WINCHESTER — Inadequate water was the primary reason nearly 120 exotic and agricultural animals were seized from Wilson’s Wild Animal Park last week.

An affidavit for a search warrant filed by Spotsylvania County Animal Control Officer Richard Samuels details the reasons the Frederick County park was searched by various law enforcement agencies to explore allegations of potential animal cruelty.

Samuels went to Wilson’s Wild Animal Park at 985 West Parkins Mill Road about 2:30 p.m. on Aug. 8 and proceeded down the path where the general public goes. While there, Samuels observed a white Bengal tiger in an enclosure with no water and minimal shade. The affidavit says the tiger was panting and that the current temperature was 83 degrees but felt like 88 degrees.

“I went to where the lions were being kept and observed a lion and lioness in an enclosure with no water present and minimum shade,” Samuels said in the affidavit. “The next enclosure I went to had approximately 16 pigs and piglets that had no water and their mud hole may have covered a 5-feet-by-5-feet area. The last area I stopped at was where there were 40-plus goats ranging in age from 4 months to adults and they are housed with llamas, sheep, lambs and a calf.”

Samuels observed a worker filling an approximately 20-gallon container with water. A larger water container was also empty, but was not filled while Samuels was there.

“There is no pasture for the goats, sheep, llamas and calf to graze on, it was all dirt,” Samuels said. “There was what appeared to be a small amount of straw which is not sufficient to feed the amount of animals which are housed on the property.”

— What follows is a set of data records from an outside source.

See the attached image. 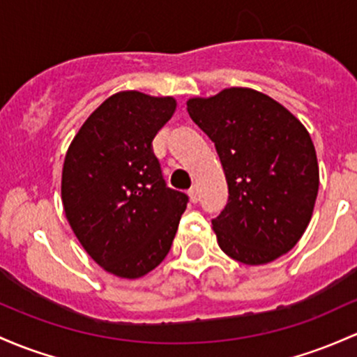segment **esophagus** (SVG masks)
<instances>
[{
	"instance_id": "esophagus-1",
	"label": "esophagus",
	"mask_w": 357,
	"mask_h": 357,
	"mask_svg": "<svg viewBox=\"0 0 357 357\" xmlns=\"http://www.w3.org/2000/svg\"><path fill=\"white\" fill-rule=\"evenodd\" d=\"M188 195H190L191 202L197 203V202H198V186H197V185L191 186V188H190V191H188Z\"/></svg>"
}]
</instances>
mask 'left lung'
<instances>
[{
  "label": "left lung",
  "instance_id": "obj_1",
  "mask_svg": "<svg viewBox=\"0 0 357 357\" xmlns=\"http://www.w3.org/2000/svg\"><path fill=\"white\" fill-rule=\"evenodd\" d=\"M215 142L229 202L211 220L218 245L242 264H268L295 248L319 193V162L305 125L271 96L225 88L186 101Z\"/></svg>",
  "mask_w": 357,
  "mask_h": 357
}]
</instances>
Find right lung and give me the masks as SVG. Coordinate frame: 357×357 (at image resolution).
<instances>
[{"mask_svg":"<svg viewBox=\"0 0 357 357\" xmlns=\"http://www.w3.org/2000/svg\"><path fill=\"white\" fill-rule=\"evenodd\" d=\"M172 96L119 91L81 125L66 152L61 198L93 261L139 280L169 252L188 197L164 183L152 140L174 115Z\"/></svg>","mask_w":357,"mask_h":357,"instance_id":"obj_1","label":"right lung"}]
</instances>
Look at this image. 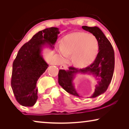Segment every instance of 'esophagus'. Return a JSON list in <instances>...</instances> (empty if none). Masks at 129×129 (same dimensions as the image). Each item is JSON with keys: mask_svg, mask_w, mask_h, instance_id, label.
Masks as SVG:
<instances>
[{"mask_svg": "<svg viewBox=\"0 0 129 129\" xmlns=\"http://www.w3.org/2000/svg\"><path fill=\"white\" fill-rule=\"evenodd\" d=\"M60 68L61 69H64V70H67L68 69V66L65 64H62L60 66Z\"/></svg>", "mask_w": 129, "mask_h": 129, "instance_id": "1", "label": "esophagus"}]
</instances>
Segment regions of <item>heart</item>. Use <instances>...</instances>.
<instances>
[{"label": "heart", "instance_id": "b5f03b06", "mask_svg": "<svg viewBox=\"0 0 129 129\" xmlns=\"http://www.w3.org/2000/svg\"><path fill=\"white\" fill-rule=\"evenodd\" d=\"M99 48V40L95 35L86 32H75L65 36L58 45V51L62 60L72 53L73 64L86 67L94 60Z\"/></svg>", "mask_w": 129, "mask_h": 129}]
</instances>
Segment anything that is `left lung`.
<instances>
[{
  "label": "left lung",
  "instance_id": "1",
  "mask_svg": "<svg viewBox=\"0 0 129 129\" xmlns=\"http://www.w3.org/2000/svg\"><path fill=\"white\" fill-rule=\"evenodd\" d=\"M82 29L90 32L99 40V53L91 65L83 69L70 67L69 70H60L58 82L60 85L71 94L80 97L76 90L74 80L78 74L89 75L97 81L94 92L90 98H95L106 91L112 81L114 69V52L110 41L97 27L82 26Z\"/></svg>",
  "mask_w": 129,
  "mask_h": 129
}]
</instances>
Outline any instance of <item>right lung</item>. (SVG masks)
Returning <instances> with one entry per match:
<instances>
[{
	"label": "right lung",
	"mask_w": 129,
	"mask_h": 129,
	"mask_svg": "<svg viewBox=\"0 0 129 129\" xmlns=\"http://www.w3.org/2000/svg\"><path fill=\"white\" fill-rule=\"evenodd\" d=\"M59 34L56 27L40 30L19 49L12 65L11 88L21 105L32 106L36 104L37 81L49 66L43 51L46 47L53 49Z\"/></svg>",
	"instance_id": "obj_1"
}]
</instances>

Virginia State Police with assistance by Attorney General Mark Herring’s Animal Law Unit, the Frederick County Sheriff’s Office, along with animal welfare experts seized nearly 120 animals from the park on Thursday and Friday. The roster of seized animals listed a dead lemur and a dead cat.

The Frederick County Circuit Court order authorizing the search was signed on Wednesday. It authorized law enforcement to search for:

Any and all medical records, bills of sale, invoices, purchase records, tax records, business registration documents, records of donations made or received, animal care records and animal feed

The contents of any vehicles that may be used to transport or house any animals.

All alive, dead and unborn animals.

All storage devices of digital media including, but not limited to, cameras, computers and cell phones and examination of their contents.

Michael Kelly, director of communications for the Virginia Attorney General’s Office, said on Friday that the animals are being cared for by animal control agencies and exotic and agricultural animal rescue partners. He gave no further information about the whereabouts of the animals.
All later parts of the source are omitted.